Primordial prevention consists of actions to minimize future hazards to health and hence inhibits the establishment of factors which are known to increase the risk of disease. It addresses broad health determinants rather than preventing personal exposure to risk factors, which is the goal of primary prevention. Primary prevention seeks to prevent the onset of specific diseases via risk reduction by altering behaviors or exposures that can lead to disease or by enhancing resistance to the effects of exposure to a disease agent. Secondary prevention includes procedures that detect and treat preclinical pathological changes and thereby control disease progression. Screening procedures are often the first step, leading to early interventions that are more cost effective than intervening once symptoms appear. Once the disease has developed and has been treated in its acute clinical phase, tertiary prevention seeks to soften the impact caused by the disease on the patient's function, longevity, and quality-of-life. For reversible conditions, tertiary prevention will reduce the population prevalence, whereas for incurable conditions it may increase the prevalence if it prolongs survival. While where the condition is not reversible, tertiary prevention focuses on rehabilitation, assisting the patient to accommodate to his disability.[1]

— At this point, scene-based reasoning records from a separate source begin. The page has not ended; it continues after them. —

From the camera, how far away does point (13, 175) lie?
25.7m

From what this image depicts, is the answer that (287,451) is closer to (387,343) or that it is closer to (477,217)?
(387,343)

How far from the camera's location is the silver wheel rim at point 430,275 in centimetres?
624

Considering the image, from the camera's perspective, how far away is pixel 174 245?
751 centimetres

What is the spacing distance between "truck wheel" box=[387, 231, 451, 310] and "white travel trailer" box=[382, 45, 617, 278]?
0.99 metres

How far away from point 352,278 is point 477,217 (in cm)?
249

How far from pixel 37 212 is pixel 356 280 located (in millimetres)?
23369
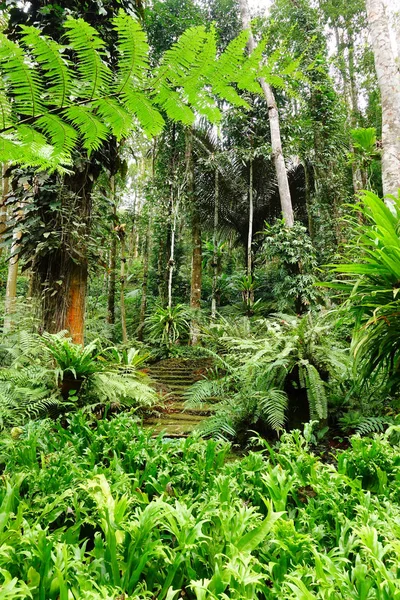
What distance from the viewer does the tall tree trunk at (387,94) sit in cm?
354

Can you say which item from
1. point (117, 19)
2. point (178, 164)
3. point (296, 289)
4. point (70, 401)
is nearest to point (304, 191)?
point (178, 164)

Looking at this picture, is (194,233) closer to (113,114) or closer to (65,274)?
(65,274)

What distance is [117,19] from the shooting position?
1055 mm

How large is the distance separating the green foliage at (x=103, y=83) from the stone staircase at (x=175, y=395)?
1895 millimetres

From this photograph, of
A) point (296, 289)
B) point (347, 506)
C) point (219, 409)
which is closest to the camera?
point (347, 506)

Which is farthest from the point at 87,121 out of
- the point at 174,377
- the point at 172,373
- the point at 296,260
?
the point at 296,260

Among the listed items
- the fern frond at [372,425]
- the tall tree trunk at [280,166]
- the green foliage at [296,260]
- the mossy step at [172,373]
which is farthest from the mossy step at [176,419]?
the tall tree trunk at [280,166]

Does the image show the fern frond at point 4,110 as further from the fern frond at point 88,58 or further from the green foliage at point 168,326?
the green foliage at point 168,326

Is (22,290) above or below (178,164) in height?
below

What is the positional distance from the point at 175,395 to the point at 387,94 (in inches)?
185

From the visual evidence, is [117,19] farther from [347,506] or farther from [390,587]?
[347,506]

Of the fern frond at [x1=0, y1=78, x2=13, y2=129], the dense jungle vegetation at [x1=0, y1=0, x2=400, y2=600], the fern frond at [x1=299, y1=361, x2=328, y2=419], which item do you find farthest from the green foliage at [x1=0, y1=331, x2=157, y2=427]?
the fern frond at [x1=0, y1=78, x2=13, y2=129]

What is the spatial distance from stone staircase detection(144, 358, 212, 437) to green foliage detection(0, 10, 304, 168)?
1895mm

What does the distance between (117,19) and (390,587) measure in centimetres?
185
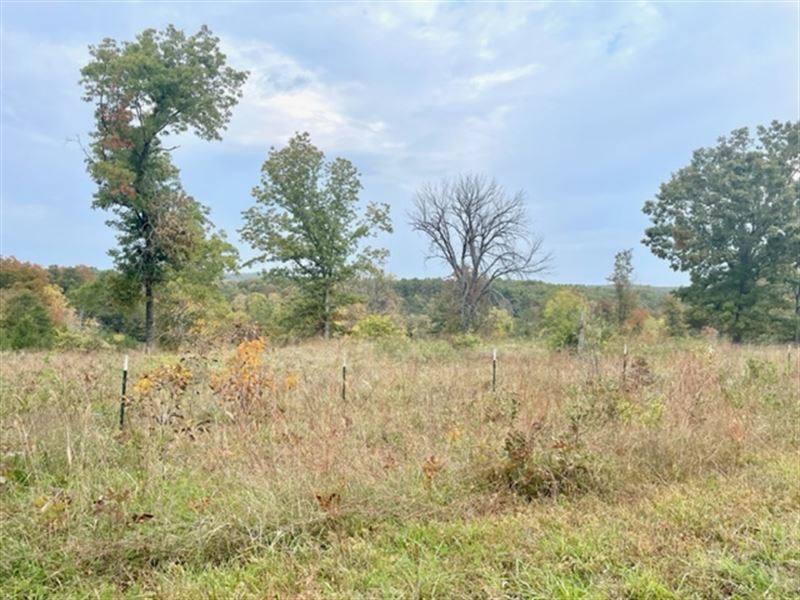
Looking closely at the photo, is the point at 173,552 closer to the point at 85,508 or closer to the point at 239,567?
the point at 239,567

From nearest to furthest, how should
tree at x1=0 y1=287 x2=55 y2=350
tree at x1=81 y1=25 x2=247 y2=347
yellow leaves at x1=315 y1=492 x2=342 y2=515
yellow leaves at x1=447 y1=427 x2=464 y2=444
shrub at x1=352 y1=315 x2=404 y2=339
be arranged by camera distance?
1. yellow leaves at x1=315 y1=492 x2=342 y2=515
2. yellow leaves at x1=447 y1=427 x2=464 y2=444
3. tree at x1=0 y1=287 x2=55 y2=350
4. tree at x1=81 y1=25 x2=247 y2=347
5. shrub at x1=352 y1=315 x2=404 y2=339

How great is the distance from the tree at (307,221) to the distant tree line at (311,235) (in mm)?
62

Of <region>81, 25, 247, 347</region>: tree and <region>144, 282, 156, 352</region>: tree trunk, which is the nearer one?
<region>81, 25, 247, 347</region>: tree

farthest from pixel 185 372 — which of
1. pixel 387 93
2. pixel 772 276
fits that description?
pixel 772 276

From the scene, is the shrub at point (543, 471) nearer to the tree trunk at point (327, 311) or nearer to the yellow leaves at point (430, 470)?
the yellow leaves at point (430, 470)

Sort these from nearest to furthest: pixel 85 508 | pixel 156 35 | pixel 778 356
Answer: pixel 85 508
pixel 778 356
pixel 156 35

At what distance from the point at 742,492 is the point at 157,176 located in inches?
710

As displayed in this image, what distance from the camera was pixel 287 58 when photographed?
341 inches

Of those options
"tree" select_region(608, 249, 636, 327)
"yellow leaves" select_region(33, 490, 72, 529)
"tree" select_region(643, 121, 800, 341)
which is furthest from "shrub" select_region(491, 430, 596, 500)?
"tree" select_region(608, 249, 636, 327)

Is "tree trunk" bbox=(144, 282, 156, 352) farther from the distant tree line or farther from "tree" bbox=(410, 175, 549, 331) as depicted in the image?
"tree" bbox=(410, 175, 549, 331)

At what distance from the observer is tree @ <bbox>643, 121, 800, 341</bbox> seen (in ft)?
73.7

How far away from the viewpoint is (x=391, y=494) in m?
3.17

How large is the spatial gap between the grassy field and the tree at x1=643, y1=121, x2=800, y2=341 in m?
20.6

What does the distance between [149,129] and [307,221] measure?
7.31m
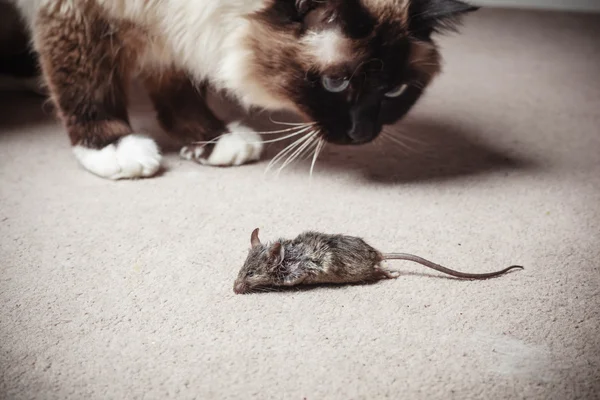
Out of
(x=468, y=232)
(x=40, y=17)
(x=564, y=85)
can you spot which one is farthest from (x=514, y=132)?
(x=40, y=17)

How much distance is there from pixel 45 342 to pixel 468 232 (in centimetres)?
96

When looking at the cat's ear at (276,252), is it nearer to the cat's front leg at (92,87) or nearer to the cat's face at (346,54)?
the cat's face at (346,54)

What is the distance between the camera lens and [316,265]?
112cm

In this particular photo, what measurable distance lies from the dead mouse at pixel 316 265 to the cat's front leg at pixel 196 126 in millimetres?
537

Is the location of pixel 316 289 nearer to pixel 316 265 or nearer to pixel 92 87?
pixel 316 265

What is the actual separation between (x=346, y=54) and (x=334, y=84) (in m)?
0.09

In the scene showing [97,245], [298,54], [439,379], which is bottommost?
[97,245]

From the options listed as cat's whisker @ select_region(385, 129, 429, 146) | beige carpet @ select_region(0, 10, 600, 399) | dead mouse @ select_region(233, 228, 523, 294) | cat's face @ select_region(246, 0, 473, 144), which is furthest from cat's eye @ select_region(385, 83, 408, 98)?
dead mouse @ select_region(233, 228, 523, 294)

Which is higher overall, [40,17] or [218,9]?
[218,9]

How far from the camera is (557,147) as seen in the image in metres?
1.81

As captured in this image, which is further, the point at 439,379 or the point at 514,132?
the point at 514,132

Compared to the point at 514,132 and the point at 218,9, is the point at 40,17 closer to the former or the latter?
the point at 218,9

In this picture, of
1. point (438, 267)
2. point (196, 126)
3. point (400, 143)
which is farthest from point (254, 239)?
point (400, 143)

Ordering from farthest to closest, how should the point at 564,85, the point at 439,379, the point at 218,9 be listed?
the point at 564,85
the point at 218,9
the point at 439,379
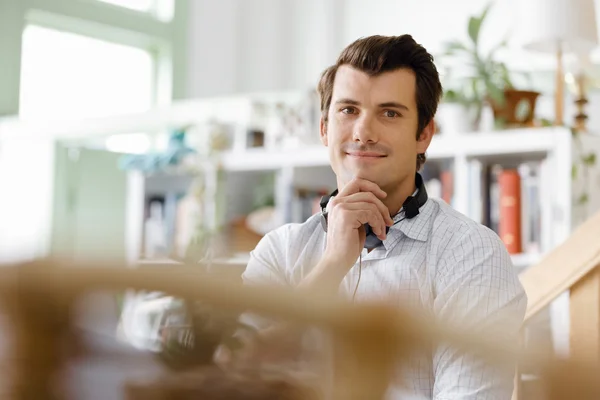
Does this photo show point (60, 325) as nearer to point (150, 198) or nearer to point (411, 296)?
point (411, 296)

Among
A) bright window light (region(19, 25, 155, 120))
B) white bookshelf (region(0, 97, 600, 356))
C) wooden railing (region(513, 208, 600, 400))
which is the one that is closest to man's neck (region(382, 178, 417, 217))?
wooden railing (region(513, 208, 600, 400))

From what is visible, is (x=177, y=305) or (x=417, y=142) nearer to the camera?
(x=177, y=305)

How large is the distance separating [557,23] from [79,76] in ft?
11.5

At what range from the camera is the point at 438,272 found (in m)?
1.29

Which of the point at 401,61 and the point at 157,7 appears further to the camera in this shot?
the point at 157,7

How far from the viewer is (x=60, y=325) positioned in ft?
1.05

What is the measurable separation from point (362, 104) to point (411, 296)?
34cm

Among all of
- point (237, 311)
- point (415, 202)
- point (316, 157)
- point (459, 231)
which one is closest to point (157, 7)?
point (316, 157)

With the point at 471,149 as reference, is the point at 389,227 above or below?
below

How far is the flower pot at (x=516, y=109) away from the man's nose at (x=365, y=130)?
1.54 m

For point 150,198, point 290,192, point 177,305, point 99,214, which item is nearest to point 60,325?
point 177,305

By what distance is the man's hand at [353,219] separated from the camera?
4.25 ft

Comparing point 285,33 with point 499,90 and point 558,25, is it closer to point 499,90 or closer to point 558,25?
point 499,90

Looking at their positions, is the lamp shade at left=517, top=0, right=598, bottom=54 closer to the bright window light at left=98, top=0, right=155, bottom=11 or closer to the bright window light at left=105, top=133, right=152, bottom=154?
the bright window light at left=105, top=133, right=152, bottom=154
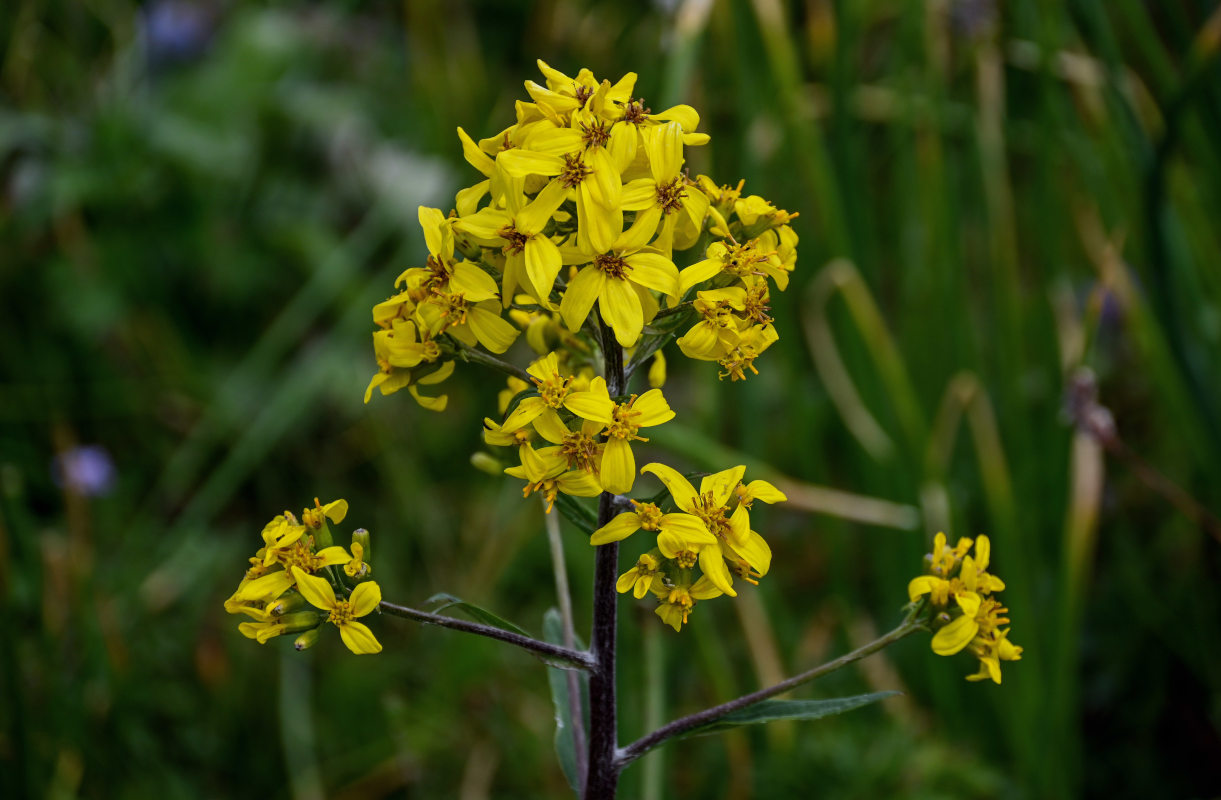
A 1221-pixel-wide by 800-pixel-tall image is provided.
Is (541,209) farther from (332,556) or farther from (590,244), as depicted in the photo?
(332,556)

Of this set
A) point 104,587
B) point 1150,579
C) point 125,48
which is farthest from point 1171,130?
point 125,48

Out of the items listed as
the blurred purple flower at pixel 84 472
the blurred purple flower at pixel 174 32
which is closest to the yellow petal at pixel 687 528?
the blurred purple flower at pixel 84 472

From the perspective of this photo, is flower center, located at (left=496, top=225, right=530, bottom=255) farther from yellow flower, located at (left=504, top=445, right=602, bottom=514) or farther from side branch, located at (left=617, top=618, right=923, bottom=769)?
side branch, located at (left=617, top=618, right=923, bottom=769)

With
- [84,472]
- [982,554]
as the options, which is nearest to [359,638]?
[982,554]

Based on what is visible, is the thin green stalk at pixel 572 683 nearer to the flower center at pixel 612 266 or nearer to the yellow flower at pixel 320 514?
the yellow flower at pixel 320 514

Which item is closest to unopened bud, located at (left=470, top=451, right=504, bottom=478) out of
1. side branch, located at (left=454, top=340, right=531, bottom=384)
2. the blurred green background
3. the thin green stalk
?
the thin green stalk
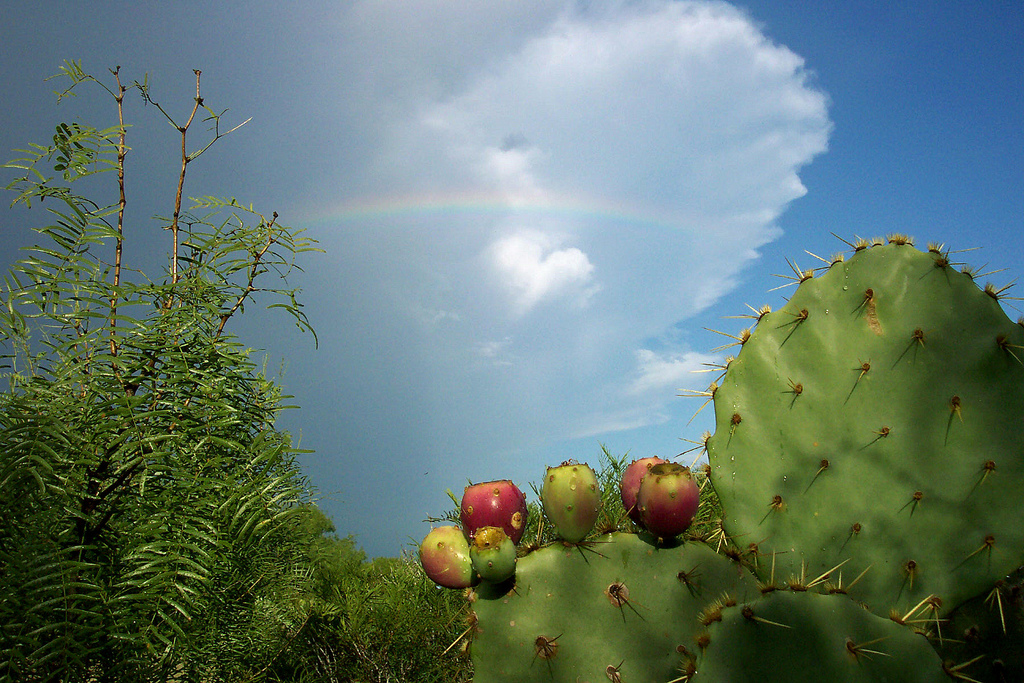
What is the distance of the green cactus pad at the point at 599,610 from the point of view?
1188 millimetres

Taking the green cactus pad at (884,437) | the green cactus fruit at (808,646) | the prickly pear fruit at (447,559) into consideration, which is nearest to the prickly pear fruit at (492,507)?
the prickly pear fruit at (447,559)

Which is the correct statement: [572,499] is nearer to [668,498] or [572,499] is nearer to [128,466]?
[668,498]

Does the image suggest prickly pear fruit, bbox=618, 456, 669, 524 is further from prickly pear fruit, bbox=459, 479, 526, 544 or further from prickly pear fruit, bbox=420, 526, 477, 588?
prickly pear fruit, bbox=420, 526, 477, 588

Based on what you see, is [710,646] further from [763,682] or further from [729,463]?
[729,463]

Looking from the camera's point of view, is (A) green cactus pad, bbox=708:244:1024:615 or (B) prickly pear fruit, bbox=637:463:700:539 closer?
(B) prickly pear fruit, bbox=637:463:700:539

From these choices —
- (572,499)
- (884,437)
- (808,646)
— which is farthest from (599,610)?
(884,437)

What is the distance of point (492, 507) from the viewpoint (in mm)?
1217

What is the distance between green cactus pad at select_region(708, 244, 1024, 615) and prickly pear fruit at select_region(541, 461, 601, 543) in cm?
41

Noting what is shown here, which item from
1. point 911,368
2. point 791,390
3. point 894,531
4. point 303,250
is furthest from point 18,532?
point 911,368

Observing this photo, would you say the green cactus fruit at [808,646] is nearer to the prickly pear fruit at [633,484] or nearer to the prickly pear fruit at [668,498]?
the prickly pear fruit at [668,498]

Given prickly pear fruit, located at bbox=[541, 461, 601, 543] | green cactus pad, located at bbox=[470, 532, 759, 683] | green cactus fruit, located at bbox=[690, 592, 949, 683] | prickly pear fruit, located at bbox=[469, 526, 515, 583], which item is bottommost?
green cactus fruit, located at bbox=[690, 592, 949, 683]

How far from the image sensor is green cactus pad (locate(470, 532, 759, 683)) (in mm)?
1188

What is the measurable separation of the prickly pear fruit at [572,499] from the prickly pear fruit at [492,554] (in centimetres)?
11

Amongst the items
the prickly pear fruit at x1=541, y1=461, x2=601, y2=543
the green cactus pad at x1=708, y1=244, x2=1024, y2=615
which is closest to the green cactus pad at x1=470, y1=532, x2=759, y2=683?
the prickly pear fruit at x1=541, y1=461, x2=601, y2=543
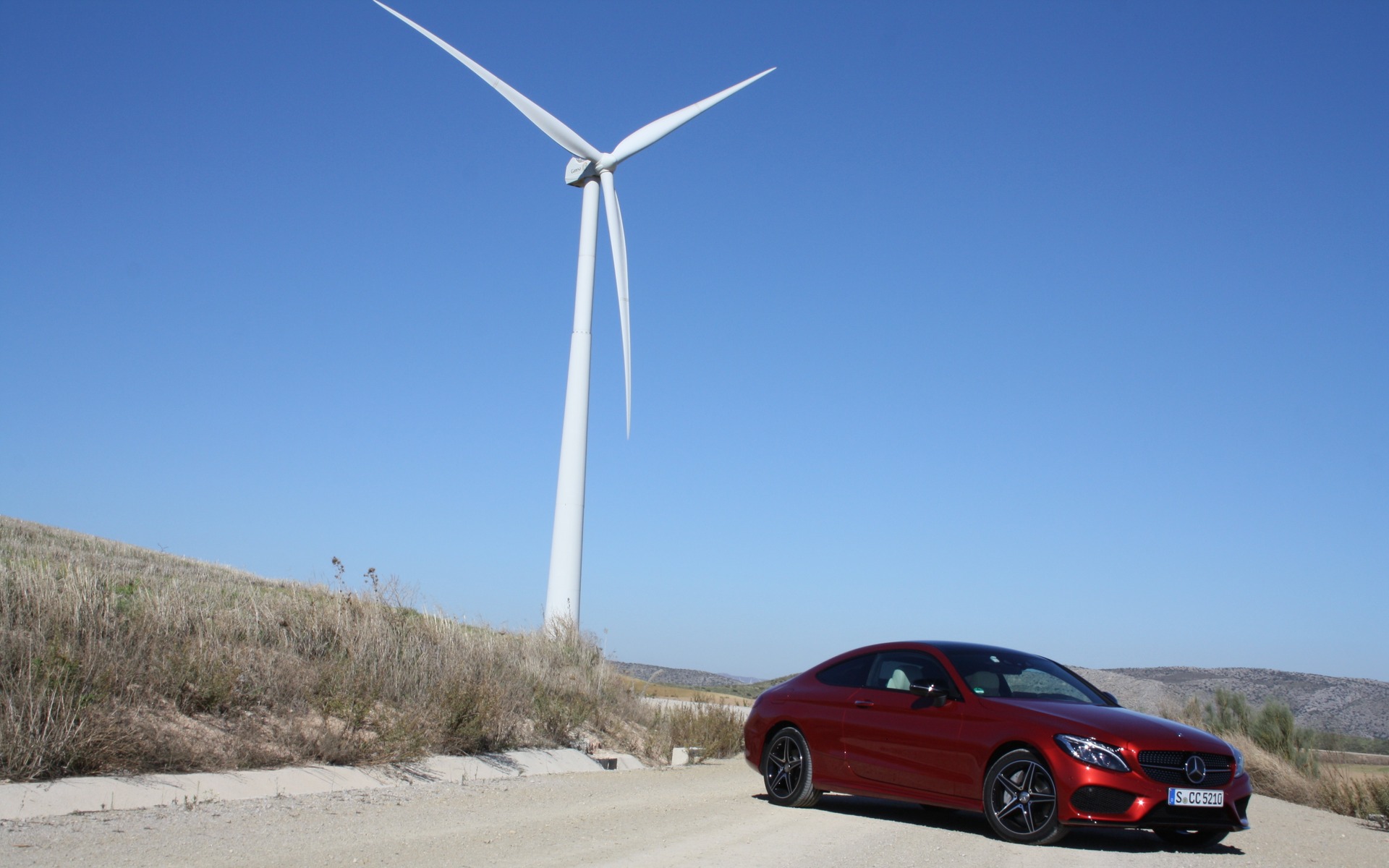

Quaternary prevention a “higher” level of prevention has also been suggested first by Jamoulle and Ronald. Quaternary prevention is defined as “action taken to identify patient at risk of over-medicalization, to protect him from new medical invasion, and to suggest him interventions ethically acceptable.” The concept of quaternary prevention makes it easier to “identify patient at risk of over-medicalization.”[2] Health activities not only generally produce benefits, but also harm. That is to say, although medical intervention is mainly favorable, there is a dynamic balance that requires continuous assessment of the clinical situation as naturally only those health activities that achieve more benefit than harm at the end are justified.[3] Quaternary prevention is also essential in the phenomenon called disease mongering, which could be translated as commercialization of disease. Encouraging this sort of prevention and halting the consequences of disease mongering requires the development of all the institutional potential for prevention, as well as all the personal willingness for restraint; it involves separating us from the unnecessary auspices of industry, being critical of our work, not being maleficent, respecting the principle of justice as managers of the limited public resources and making ourselves feel responsible for the social cost resulting from medical decisions.[4]

To conclude, quaternary prevention has become an essential component of prevention concept and it should be applied as a prevention tool in current scenario in many disease conditions pertaining to classic “primum non nocere” meaning “first, do no harm.”